**INSTRUCTIONS TO FOLLOW**
In the text on map projections in R below, list the named arguments passed to the map function in the call that draws Russia from the "world" database.

**QUOTED TEXT**
###

To view the Earth on our screen, we need to figure out how to represent a 3-D object on a 2-D plane. This can be accomplished by projecting the Earth onto a flat surface. Map projections necessarily involve the loss of some data:

Mercator projection: preserves direction, but distorts size

Africa is actutally 14 times larger than Greenland!

Gall-Peters projection: preserves size, but distorts distance

Important note! The default proejction in R is to use a rectangular projection with the aspect ratio chosen so that longitude and latitude scales are equivalent at the center of the picture. Thus, when working with data sources without defined projections, you may have to define the projection. I'll show an example of this later on.

Some key spatial packages:

# load relevant packages
# install.packages(c("ggplot2","dplyr","stringr","ggmap","maps","mapdata","rgdal",
#                    "maptools","mapproj","sp","raster","grDevices","RColorBrewer"))
library(ggplot2)
library(dplyr)
library(stringr)
library(ggmap)
library(maps)
library(mapdata)
library(rgdal)
library(maptools)
library(mapproj)
library(sp)
library(raster)
library(grDevices)
library(RColorBrewer)

Making basic maps

Maps can be created in base R or ggplot. The map function uses map databases to create maps from vector data. Many arguments in the map function are similar to plots in base R.

# Base maps 
map(database = "world", regions = "Russia", col = "gray", fill = TRUE)

However, different databases can have different names, extents, resolution, etc.

map(database = "worldHires", regions = "Russia", col = "gray", fill = TRUE)
## Error in map.poly(database, regions, exact, xlim, ylim, boundary, interior, : no recognized region names

There's no 'Russia' map in the worldHires database, but there is a USSR.

###

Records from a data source
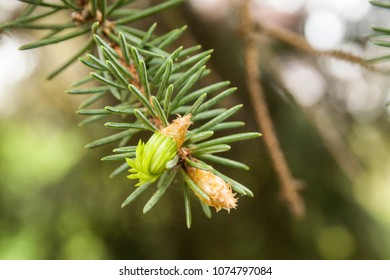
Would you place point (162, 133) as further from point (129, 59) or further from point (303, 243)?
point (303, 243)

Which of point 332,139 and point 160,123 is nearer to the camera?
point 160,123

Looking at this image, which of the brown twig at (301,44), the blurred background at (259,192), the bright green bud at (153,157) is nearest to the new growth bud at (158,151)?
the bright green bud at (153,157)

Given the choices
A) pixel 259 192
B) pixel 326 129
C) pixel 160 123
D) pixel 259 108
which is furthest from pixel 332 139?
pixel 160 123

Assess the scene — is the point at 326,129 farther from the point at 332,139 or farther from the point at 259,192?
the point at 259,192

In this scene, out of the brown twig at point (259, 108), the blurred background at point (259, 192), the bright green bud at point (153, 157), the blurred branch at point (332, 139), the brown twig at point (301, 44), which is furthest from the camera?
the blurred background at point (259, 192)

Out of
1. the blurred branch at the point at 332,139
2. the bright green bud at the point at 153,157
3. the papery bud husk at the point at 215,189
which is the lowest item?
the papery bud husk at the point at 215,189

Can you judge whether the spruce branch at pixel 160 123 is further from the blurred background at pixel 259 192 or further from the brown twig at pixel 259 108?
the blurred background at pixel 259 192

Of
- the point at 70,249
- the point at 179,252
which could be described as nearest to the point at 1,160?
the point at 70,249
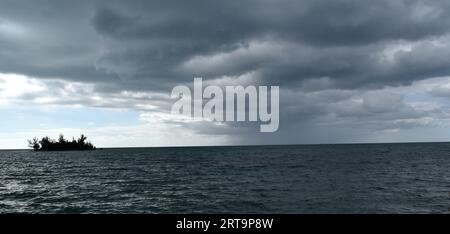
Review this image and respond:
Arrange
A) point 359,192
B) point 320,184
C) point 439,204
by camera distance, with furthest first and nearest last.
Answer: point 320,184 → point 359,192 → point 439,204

###

**WORKED SOLUTION**
database, regions, col, fill